Key=string,Value=string ...

JSON Syntax:

[
  {
    "Key": "string",
    "Value": "string"
  }
  ...
]

--cli-input-json | --cli-input-yaml (string) Reads arguments from the JSON string provided. The JSON string follows the format provided by --generate-cli-skeleton. If other arguments are provided on the command line, those values will override the JSON-provided values. It is not possible to pass arbitrary binary values using a JSON-provided value as the string will be taken literally. This may not be specified along with --cli-input-yaml.

--generate-cli-skeleton (string) Prints a JSON skeleton to standard output without sending an API request. If provided with no value or the value input, prints a sample input JSON that can be used as an argument for --cli-input-json.
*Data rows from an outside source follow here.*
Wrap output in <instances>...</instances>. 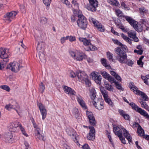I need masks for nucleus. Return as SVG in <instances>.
<instances>
[{
    "mask_svg": "<svg viewBox=\"0 0 149 149\" xmlns=\"http://www.w3.org/2000/svg\"><path fill=\"white\" fill-rule=\"evenodd\" d=\"M91 98L92 100L93 101V104L95 108L99 110H100L104 108L103 102L100 98L96 96V93L94 88H92L90 89Z\"/></svg>",
    "mask_w": 149,
    "mask_h": 149,
    "instance_id": "f257e3e1",
    "label": "nucleus"
},
{
    "mask_svg": "<svg viewBox=\"0 0 149 149\" xmlns=\"http://www.w3.org/2000/svg\"><path fill=\"white\" fill-rule=\"evenodd\" d=\"M122 130L123 132V134L124 136L128 141L130 143L132 141V137L128 131L123 127L120 126L118 127L115 126L113 127V132L115 134L119 137L122 136Z\"/></svg>",
    "mask_w": 149,
    "mask_h": 149,
    "instance_id": "f03ea898",
    "label": "nucleus"
},
{
    "mask_svg": "<svg viewBox=\"0 0 149 149\" xmlns=\"http://www.w3.org/2000/svg\"><path fill=\"white\" fill-rule=\"evenodd\" d=\"M122 130L123 132V134L124 136L128 141L130 143L132 141V137L128 131L123 127L120 126L118 127L115 126L113 127V132L115 134L119 137L122 136Z\"/></svg>",
    "mask_w": 149,
    "mask_h": 149,
    "instance_id": "7ed1b4c3",
    "label": "nucleus"
},
{
    "mask_svg": "<svg viewBox=\"0 0 149 149\" xmlns=\"http://www.w3.org/2000/svg\"><path fill=\"white\" fill-rule=\"evenodd\" d=\"M77 16L78 18L77 21L78 26L81 29H85L87 26V21L86 18L82 15L81 11H78Z\"/></svg>",
    "mask_w": 149,
    "mask_h": 149,
    "instance_id": "20e7f679",
    "label": "nucleus"
},
{
    "mask_svg": "<svg viewBox=\"0 0 149 149\" xmlns=\"http://www.w3.org/2000/svg\"><path fill=\"white\" fill-rule=\"evenodd\" d=\"M70 55L75 60L81 61L86 57V55L84 53L78 51H71L69 52Z\"/></svg>",
    "mask_w": 149,
    "mask_h": 149,
    "instance_id": "39448f33",
    "label": "nucleus"
},
{
    "mask_svg": "<svg viewBox=\"0 0 149 149\" xmlns=\"http://www.w3.org/2000/svg\"><path fill=\"white\" fill-rule=\"evenodd\" d=\"M115 52L119 56L120 58L118 60L120 63H125L126 59H127V56L125 52L122 50L120 47L116 48L115 50Z\"/></svg>",
    "mask_w": 149,
    "mask_h": 149,
    "instance_id": "423d86ee",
Similarly, if provided yaml-input it will print a sample input YAML that can be used with --cli-input-yaml. If provided with the value output, it validates the command inputs and returns a sample output JSON for that command.

--cli-auto-prompt (boolean) Automatically prompt for CLI input parameters.

See ‘aws help’ for descriptions of global parameters.

Output

LabelingJobArn -> (string)

The Amazon Resource Name (ARN) of the labeling job. You use this ARN to identify the labeling job.